EXERCISE MATERIAL Start Marker

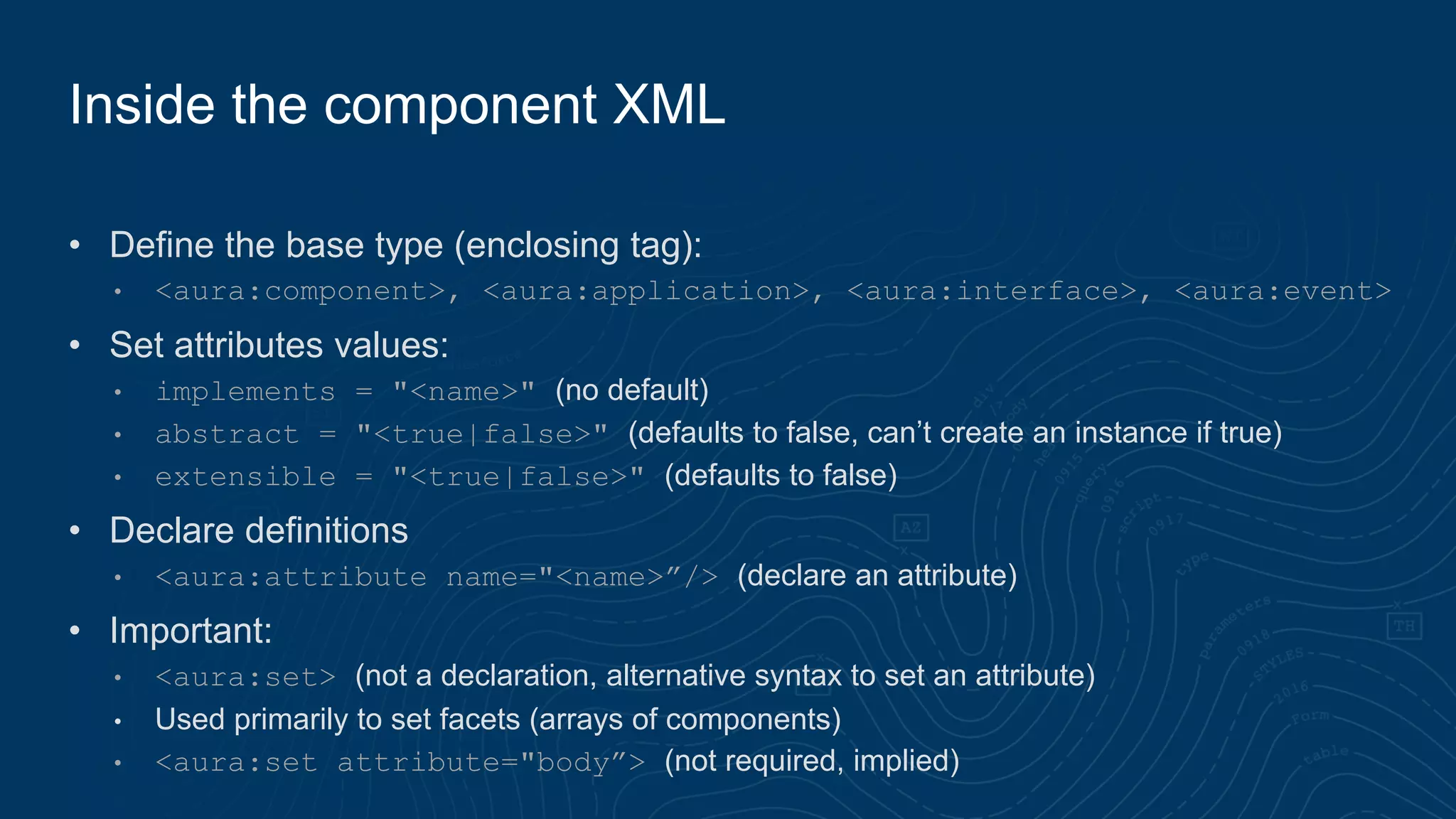• Define the base type (enclosing tag):
• <aura:component>, <aura:application>, <aura:interface>, <aura:event>
• Set attributes values:
• implements = "<name>" (no default)
• abstract = "<true|false>" (defaults to false, can’t create an instance if true)
• extensible = "<true|false>" (defaults to false)
• Declare definitions
• <aura:attribute name="<name>”/> (declare an attribute)
• Important:
• <aura:set> (not a declaration, alternative syntax to set an attribute)
• Used primarily to set facets (arrays of components)
• <aura:set attribute="body”> (not required, implied)
Inside the component XML
 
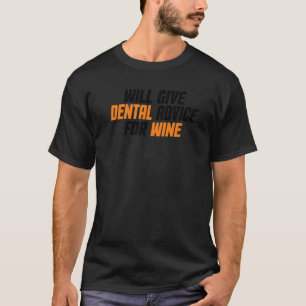 Camiseta Asistente dental dentista dará consejos dentales F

EXERCISE MATERIAL End Marker

Copy the listing above word for word, leaving out the pictures.

• Define the base type (enclosing tag):
• <aura:component>, <aura:application>, <aura:interface>, <aura:event>
• Set attributes values:
• implements = "<name>" (no default)
• abstract = "<true|false>" (defaults to false, can’t create an instance if true)
• extensible = "<true|false>" (defaults to false)
• Declare definitions
• <aura:attribute name="<name>”/> (declare an attribute)
• Important:
• <aura:set> (not a declaration, alternative syntax to set an attribute)
• Used primarily to set facets (arrays of components)
• <aura:set attribute="body”> (not required, implied)
Inside the component XML
 
 Camiseta Asistente dental dentista dará consejos dentales F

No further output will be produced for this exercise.